- Excerpt:
•••

Old law against sedition

It's active application says a lot about the attitude of the Modi government towards its own people

The Telegraph Published 14.01.20, 07:51 PM
Indian women with signs and banners during a rally to remember the gang raped victim from New Delhi in the year 2012 - on December 16, 2014 in Kolkata. Image used for representational purpose.

Indian women with signs and banners during a rally to remember the gang raped victim from New Delhi in the year 2012 - on December 16, 2014 in Kolkata. Image used for representational purpose. Shutterstock

There is often doubt nowadays, perhaps unfair ones, that the government is not being quite forthright regarding facts. So a section of the media had asked why the 2017 report of the National Crime Records Bureau was so late in appearing, and whether the government wanted to keep it under wraps. Whatever those reasons, the NCRB report for 2018 is now out, just three months after the 2017 report, showing a 1.3 per cent of increase in crime over the last year’s. An average of 80 murders and 91 rapes daily is alarming: it is urgent to reduce the level of violence in the country. The system of recording crimes is also the one by which, in the case of multiple offences in the course of a single event, as in abduction, wrongful confinement, rape and murder, only the most serious offence, murder in this case, is counted.

•••

- Work task 1:
In the editorial on India's crime figures, what average numbers of murders and rapes per day does it report?
- Work task 2:
Write the next few sentences of the editorial on India's crime figures, picking up after its last sentence.

- Data supplied:
•••

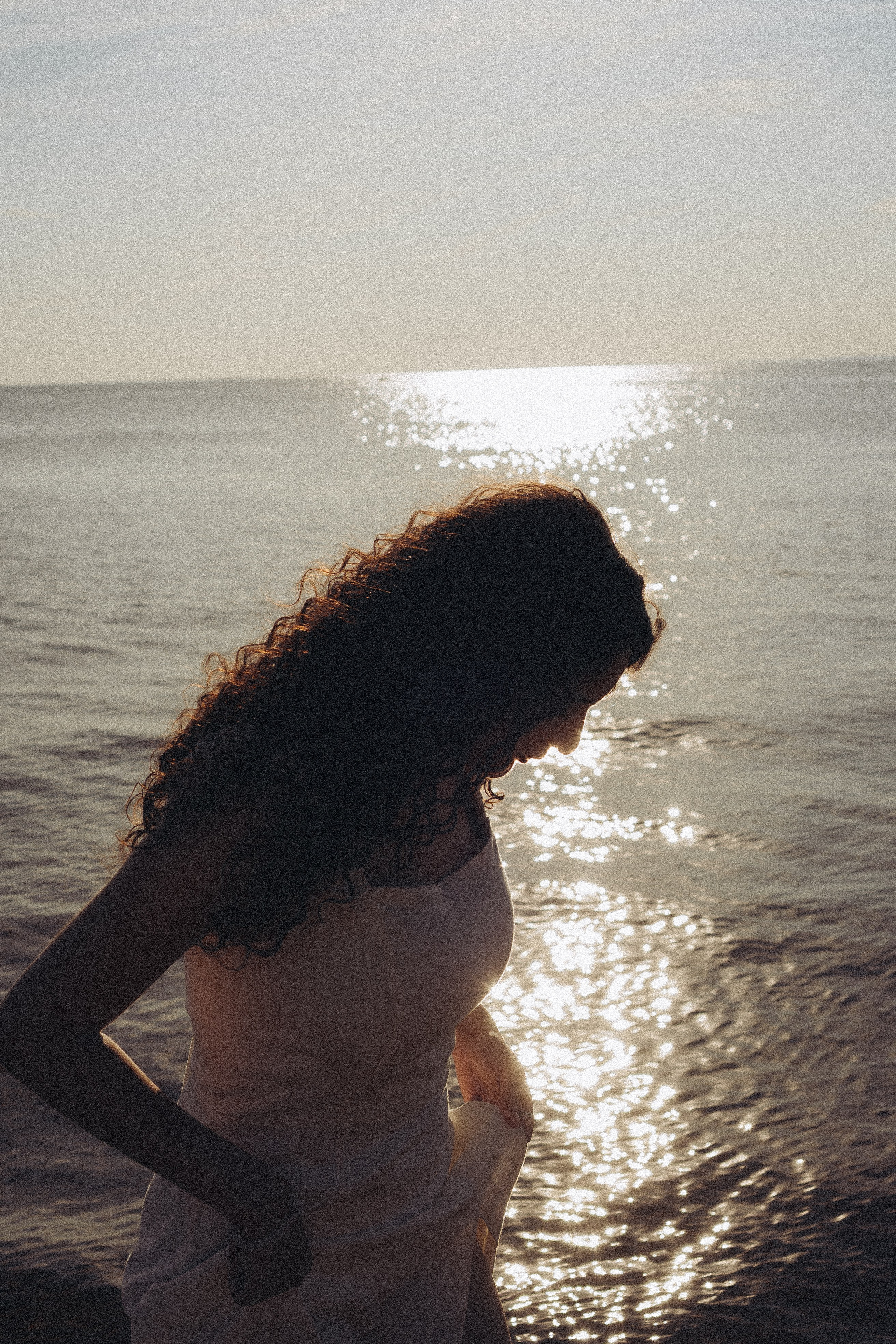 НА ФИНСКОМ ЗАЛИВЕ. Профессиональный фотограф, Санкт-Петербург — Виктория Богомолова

•••

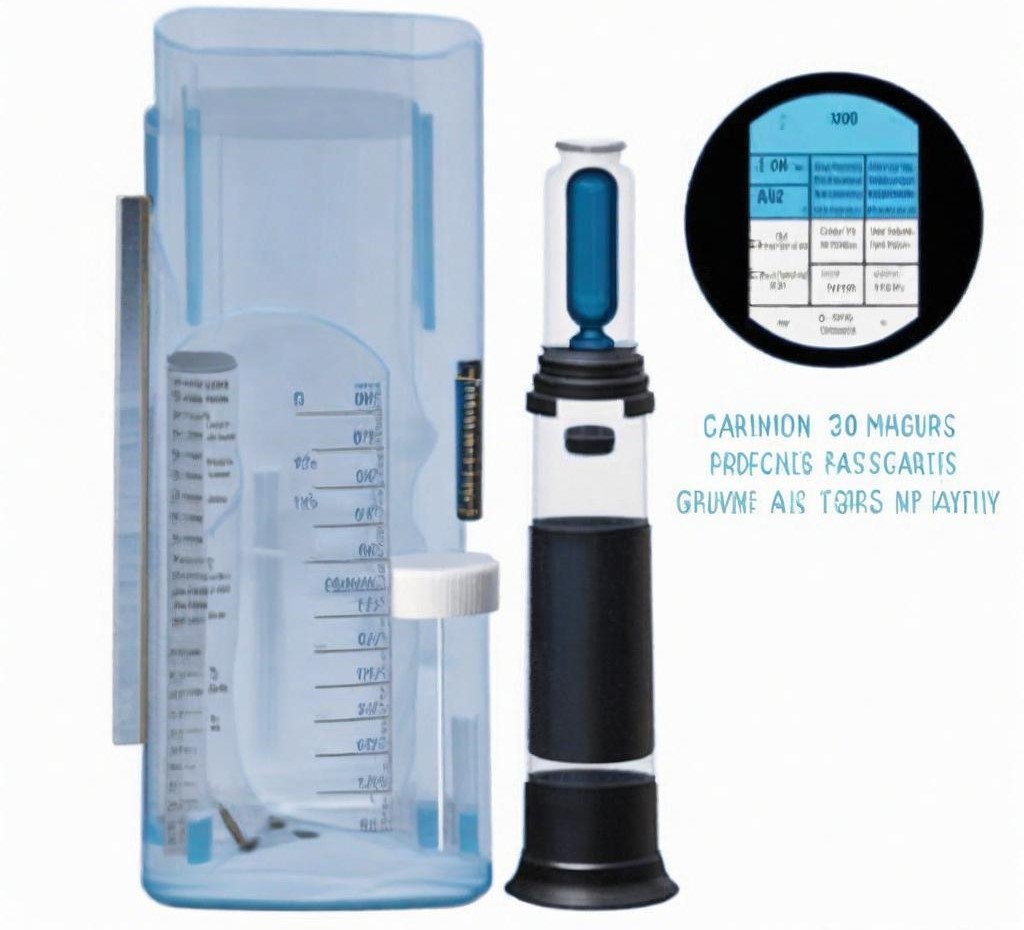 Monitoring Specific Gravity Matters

•••

- Final answer 1:
An average of 80 murders and 91 rapes daily.

- Final answer 2:
Considered from the point of view of violence, however, most offences against the State, including rioting, have shown a decline except sedition: that has doubled from 35 in 2016 to 70 in 2018. Matched with the increase in numbers booked under special and local laws, such as the Unlawful Activities (Prevention) Act and the Official Secrets Act, the data suggest a particular trend in governance and law enforcement. The law against sedition is a colonial legacy that should have long been put to sleep, since it is based on hostility between the ruler and the ruled. But a democratically elected government does not have the same relationship with the people who bring it to power of their own free will. It says a lot about the attitude of the Narendra Modi-led government towards its own people, and towards the free expression of dissenting or critical opinion, that the law against sedition has been pulled out from hibernation and actively applied since it came to power. Even carrying a placard asking that Kashmir be ‘freed’ can be considered sedition, as happened recently, although the person in question was subsequently released. The ministry of home affairs is presumably awaiting the advice of the law commission for amendments to the sedition law; clearly, there is no question of junking it. Without a change in the government’s attitude to dissent, the concept of sedition, however misapplied, is here to stay.